I fixated on the word longing. I realized that I too had this longing, and that the only way to provide the “improvisational content in as much depth as possible” was indeed to “translate” the archival videos to the page. To me, this meant going past the intriguing or hilarious glimpses that people—both performers and audience—remember, and witnessing the ebb and flow of the collectively created waves of activity.

One could watch Grand Union (either live or on video) through any one of several filters. You could concentrate on the performers’ individual movement explorations, on how their dancing drew them into interactions with each other, or on how those interactions escalated into psychological dramas.
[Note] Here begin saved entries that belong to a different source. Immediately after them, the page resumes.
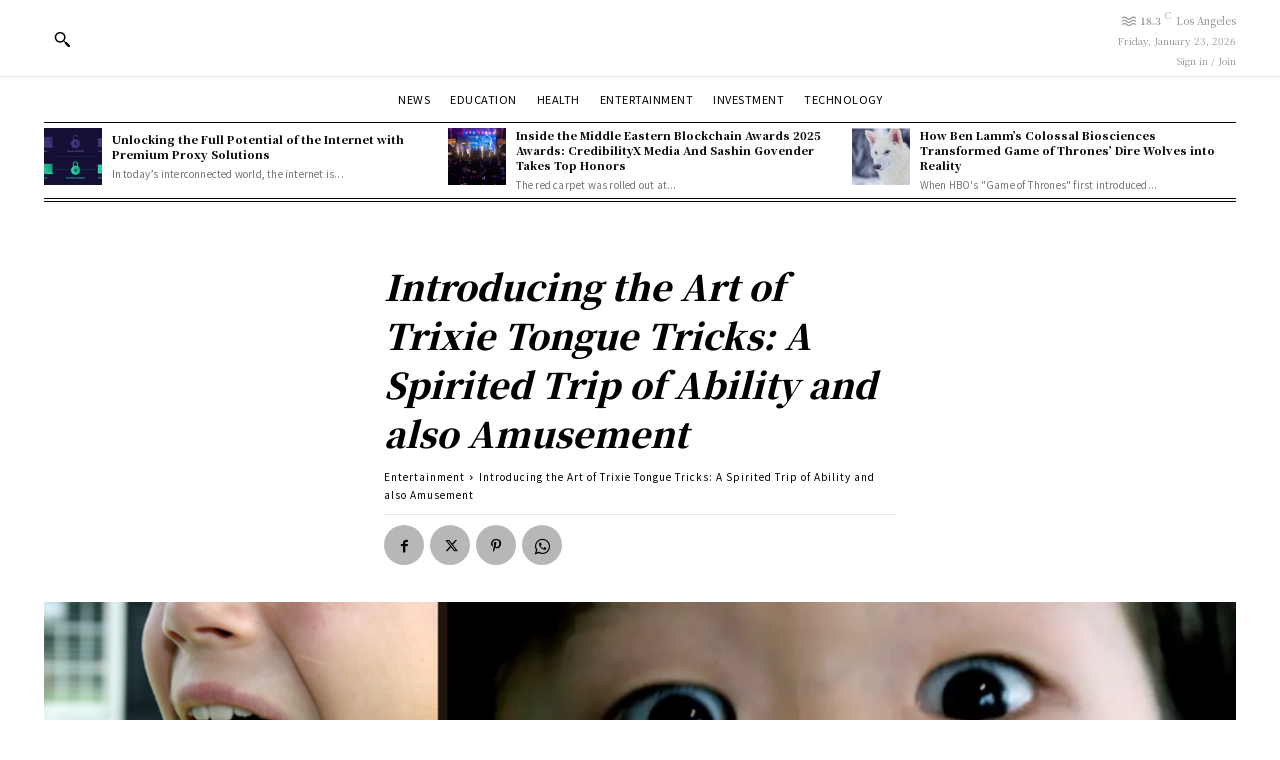

--- FILE ---
content_type: text/html; charset=utf-8
request_url: https://www.google.com/recaptcha/api2/aframe
body_size: 267
content:
<!DOCTYPE HTML><html><head><meta http-equiv="content-type" content="text/html; charset=UTF-8"></head><body><script nonce="2NmmPLuQ0HdVEmjyxmxCIg">/** Anti-fraud and anti-abuse applications only. See google.com/recaptcha */ try{var clients={'sodar':'https://pagead2.googlesyndication.com/pagead/sodar?'};window.addEventListener("message",function(a){try{if(a.source===window.parent){var b=JSON.parse(a.data);var c=clients[b['id']];if(c){var d=document.createElement('img');d.src=c+b['params']+'&rc='+(localStorage.getItem("rc::a")?sessionStorage.getItem("rc::b"):"");window.document.body.appendChild(d);sessionStorage.setItem("rc::e",parseInt(sessionStorage.getItem("rc::e")||0)+1);localStorage.setItem("rc::h",'1769211976023');}}}catch(b){}});window.parent.postMessage("_grecaptcha_ready", "*");}catch(b){}</script></body></html>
You could watch how a recurring motif found its way into a different situation, accumulating new shades of meanings. You could watch them create or lose momentum. You could watch them knit together scattered actions and watch those strands come apart. You could watch them join a collective fantasy as it gathers steam. Or, you could shift between all these modes, because that is what Grand Union did.
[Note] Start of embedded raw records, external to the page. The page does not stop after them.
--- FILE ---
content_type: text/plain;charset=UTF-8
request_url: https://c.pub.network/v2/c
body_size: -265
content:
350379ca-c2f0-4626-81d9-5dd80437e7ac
Considering that they were improvising every minute, the flashes of cohesiveness were quite astonishing. There was no set choreography or even a bare-bones structure. And yet they planted seeds that sprouted later in the program or gave hints of narrative to chew on—a ladder here, a length of cloth there. They seemed to have a sixth sense, a subliminal ability to use their peripheral vision—or perhaps something like echolocation that only certain species have—to know where the others were in space.

Image

GU performance at NYC Dance Marathon, 14th Street Y, 1971. From left: Gordon, Arnold, Lewis, Scott, Rainer. Photo: James Klosty.
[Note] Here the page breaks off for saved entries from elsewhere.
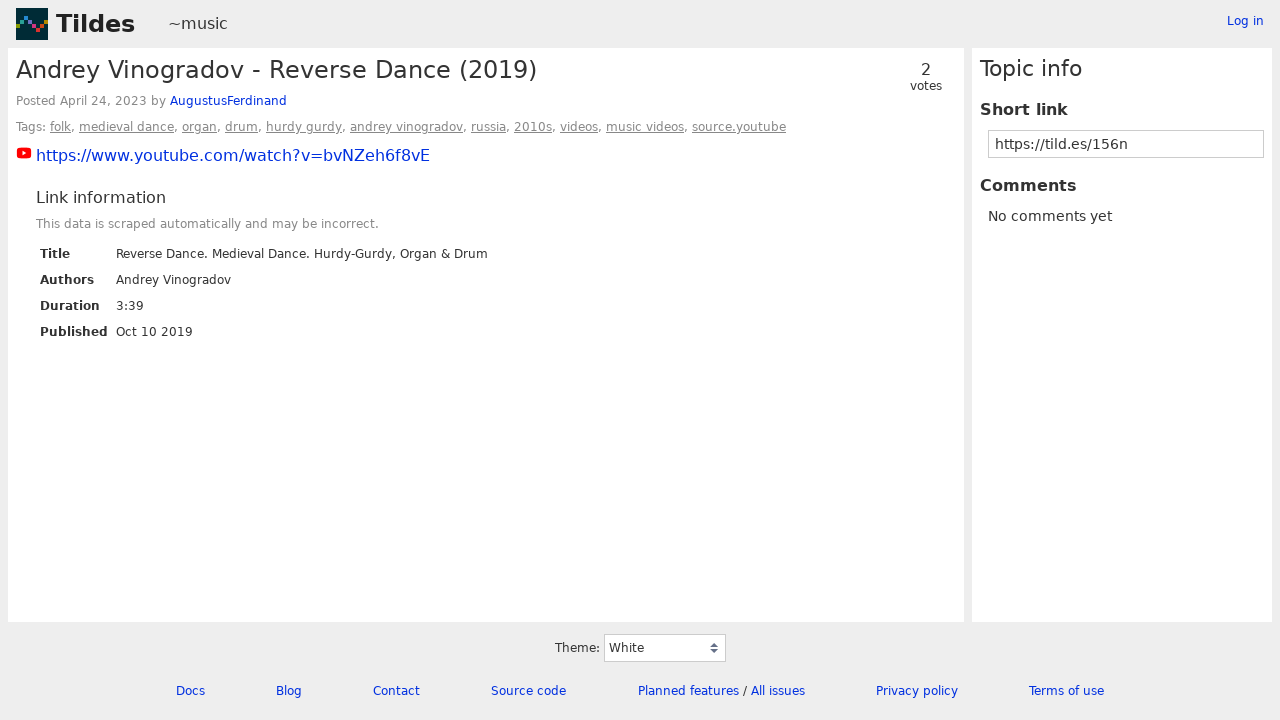

--- FILE ---
content_type: text/html; charset=UTF-8
request_url: https://tildes.net/~music/156n/andrey_vinogradov_reverse_dance_2019
body_size: 2061
content:



<!DOCTYPE html>
<html lang="en">
<head>
  <meta charset="UTF-8">
  <meta name="viewport" content="width=device-width, initial-scale=1">
  <meta name="intercoolerjs:use-data-prefix" content="true">
  <meta name="csrftoken" content="23b0f7ac9bf2b80e1a6c08620c3d16196d539b4b53b545f3dd95dedd53c7033f">

  <meta property="og:image" content="https://tildes.net/images/tildes-logo-144x144.png">
  <meta property="og:site_name" content="Tildes">
  <meta property="og:type" content="website">
  <meta property="og:title" content="Andrey Vinogradov - Reverse Dance (2019) - ~music">
  <meta property="og:description" content="0 comments in the discussion of this link on Tildes">


  <link rel="stylesheet" href="/css/tildes.css?43f99342">
  <link rel="stylesheet" href="/css/site-icons.css?f9a1279b">

  <link rel="icon" type="image/png" href="/favicon-16x16.png" sizes="16x16">
  <link rel="icon" type="image/png" href="/favicon-32x32.png" sizes="32x32">
  <link rel="apple-touch-icon" sizes="180x180" href="/apple-touch-icon.png">
  <link rel="manifest" href="/manifest.json">
  <link rel="mask-icon" href="/safari-pinned-tab.svg" color="#002b36">
  <meta name="apple-mobile-web-app-title" content="Tildes">
  <meta name="application-name" content="Tildes">
  <meta name="msapplication-TileColor" content="#002b36">


  <title>Andrey Vinogradov - Reverse Dance (2019) - ~music - Tildes</title>

</head>

  <body class="theme-white">

<header id="site-header" data-js-hide-sidebar-if-open>
  <a class="site-header-logo" href="/">Tildes</a>
  <button
    class="btn btn-sm btn-link site-header-sidebar-button
    "
    data-js-sidebar-toggle
  >Sidebar</button>

  <div class="site-header-context">    <a href="/~music"
  >~music</a>
</div>

    <div class="logged-in-user-info">
      <a class="text-small link-no-visited-color"
          href="/login?from_url=%2F~music%2F156n%2Fandrey_vinogradov_reverse_dance_2019"
      >Log in</a>
  </div>

</header>

<main class="" data-js-hide-sidebar-if-open>



<article id="topic-156n" class="topic-full">
<header>
      <div class="topic-voting">

    <span class="topic-voting-votes">2</span>
    <span class="topic-voting-label">
    votes
    </span>

    </div>

  <h1>Andrey Vinogradov - Reverse Dance (2019)</h1>
  <div class="topic-full-byline">
      Posted <time
  class="time-responsive"
  datetime="2023-04-24T15:56:35Z"
  title="2023-04-24 15:56:35 UTC"
  data-abbreviated="Apr 24, 2023"
><span class="time-responsive-full">April 24, 2023</span></time> by
            <a
      href="/user/AugustusFerdinand"
      class="link-user"
    >AugustusFerdinand</a>


  </div>

<div class="topic-full-tags">Tags:  <a href="/~music?tag=folk">folk</a>,  <a href="/~music?tag=medieval_dance">medieval dance</a>,  <a href="/~music?tag=organ">organ</a>,  <a href="/~music?tag=drum">drum</a>,  <a href="/~music?tag=hurdy_gurdy">hurdy gurdy</a>,  <a href="/~music?tag=andrey_vinogradov">andrey vinogradov</a>,  <a href="/~music?tag=russia">russia</a>,  <a href="/~music?tag=2010s">2010s</a>,  <a href="/~music?tag=videos">videos</a>,  <a href="/~music?tag=music_videos">music videos</a>,  <a href="/~music?tag=source.youtube">source.youtube</a></div></header>


    <div class="topic-full-link">
      <div class="topic-icon topic-icon-youtube_com"></div>
      <a
        href="https://www.youtube.com/watch?v=bvNZeh6f8vE"
      >https://www.youtube.com/watch?v=bvNZeh6f8vE</a>
    </div>


        <section class="topic-full-content-metadata">
  <h2>Link information</h2>
  <p class="text-small text-secondary">This data is scraped automatically and may be incorrect.</p>
  <dl>
    <dt>Title</dt>
    <dd>Reverse Dance. Medieval Dance. Hurdy-Gurdy, Organ &amp; Drum</dd>
    <dt>Authors</dt>
    <dd>Andrey Vinogradov</dd>
    <dt>Duration</dt>
    <dd>3:39</dd>
    <dt>Published</dt>
    <dd>Oct 10 2019</dd>
  </dl>
  </section>


  <menu class="btn-post">










  </menu>
  <div class="post-action-settings"></div>


<section class="topic-comments">

  <ol class="comment-tree" id="comments">
    
  </ol>
</section>


</article>

</main>

<aside id="sidebar">
  <div class="sidebar-controls">
      <div class="logged-in-user-info">
      <a class="text-small link-no-visited-color"
          href="/login?from_url=%2F~music%2F156n%2Fandrey_vinogradov_reverse_dance_2019"
      >Log in</a>
  </div>


    <button class="btn btn-sm btn-link" data-js-sidebar-toggle>Close sidebar</button>
  </div>
<h2>Topic info</h2>
<dl>
  <dt>Short link</dt>
  <dd>
    <input
      type="text"
      class="form-input input-sm"
      value="https://tild.es/156n"
      readonly
      data-js-autoselect-input
    >
  </dd>

  <dt>Comments</dt>
    <dd>No comments yet</dd>

</dl>
</aside>

<footer id="site-footer" data-js-hide-sidebar-if-open>
  <div class="site-footer-theme-selection">
    <label for="theme">Theme:</label>
    <select class="form-select" name="theme" id="theme" data-js-theme-selector>

      <option value="white"
        selected
      >
        White
      </option>

      <option value="solarized-light"
        
      >
        Solarized Light
      </option>

      <option value="solarized-dark"
        
      >
        Solarized Dark
      </option>

      <option value="dracula"
        
      >
        Dracula
      </option>

      <option value="atom-one-dark"
        
      >
        Atom One Dark
      </option>

      <option value="black"
        
      >
        Black
      </option>

      <option value="zenburn"
        
      >
        Zenburn
      </option>

      <option value="gruvbox-light"
        
      >
        Gruvbox Light
      </option>

      <option value="gruvbox-dark"
        
      >
        Gruvbox Dark
      </option>

      <option value="love-dark"
        
      >
        Love Dark
      </option>

      <option value="love-light"
        
      >
        Love Light
      </option>

      <option value="nord-dark"
        
      >
        Nord Dark
      </option>

      <option value="nord-light"
        
      >
        Nord Light
      </option>
    </select>
  </div>

  <ul class="site-footer-links">
    <li class="site-footer-link"><a href="https://docs.tildes.net">Docs</a></li>
    <li class="site-footer-link"><a href="https://blog.tildes.net">Blog</a></li>
    <li class="site-footer-link"><a href="https://docs.tildes.net/contact">Contact</a></li>
    <li class="site-footer-link"><a href="https://gitlab.com/tildes/tildes">Source code</a></li>
    <li class="site-footer-link"><a href="https://gitlab.com/tildes/tildes/issues?label_name%5B%5D=Feature+Request&amp;label_name%5B%5D=Stage%3A%3AAccepted&amp;scope=all&amp;sort=priority&amp;state=opened">Planned features</a> / <a href="https://gitlab.com/tildes/tildes/issues">All issues</a></li>
    <li class="site-footer-link"><a href="https://docs.tildes.net/policies/privacy-policy">Privacy policy</a></li>
    <li class="site-footer-link"><a href="https://docs.tildes.net/policies/terms-of-use">Terms of use</a></li>
  </ul>
</footer>

<script type="text/javascript" src="/js/third_party.js?03b43099"></script>

<script type="text/javascript" src="/js/tildes.js?65c561e6"></script>

</body>
</html>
They each had moments of uncertainty, of drifting or spacing out. But it was remarkable how rare those moments were. They were more often in the zone of “I am doing this now. I am not waiting to find out if it’s any good or if I could’ve made a better choice. I am not judging myself. I am just throwing myself into it.”

Grand Union dancers never laughed at each other’s jokes or showed surprise in any way. They were inside the world they created together, ready for anything. There seemed to be no limit to their trust in each other. Their weaving together of intention and happenstance, as inextricable as warp and woof, often yielded moments that were offhandedly, startlingly beautiful.

What I’ve tried to do in these descriptions that I am calling “narrative unfoldings” is to give a sense of the flow—of how one thing led to, coexisted with, or interrupted another. Physical and psychological interactions unfolded with the illusion of inevitability. Whether subliminally engaged in narrative or not, the Grand Union dancers allowed each other to complete the story or the picture. One could say they each had an animal’s instinct for knowing they were part of a larger ecosystem.

I’ve chosen five of the videos to “translate,” to give some sense of the ebb and flow: the first, third, and fourth performances from LoGiudice Gallery in 1972, the one at the University of Iowa in 1974, and the lobby event from Walker Art Center in 1975. Most of the performances were about two hours long, shot by a single camera. Some of the action took place outside the camera’s frame, and I’ve edited out some of the detail that was visible (or else this book would be thousands of pages long). This means that I have shaped the unfoldings according to my own sense of cause and effect—or sometimes the logic of non sequiturs. Another person would notice different things and break the sessions up in a different ways. However, I’ve immersed myself in these videos and have strong memories of each dancer in the group. So, consider these “narrative unfoldings” one person’s annotated version.

I have used the present tense in order to bring some immediacy to these renderings. In a way, these actions do exist in the present—digitally.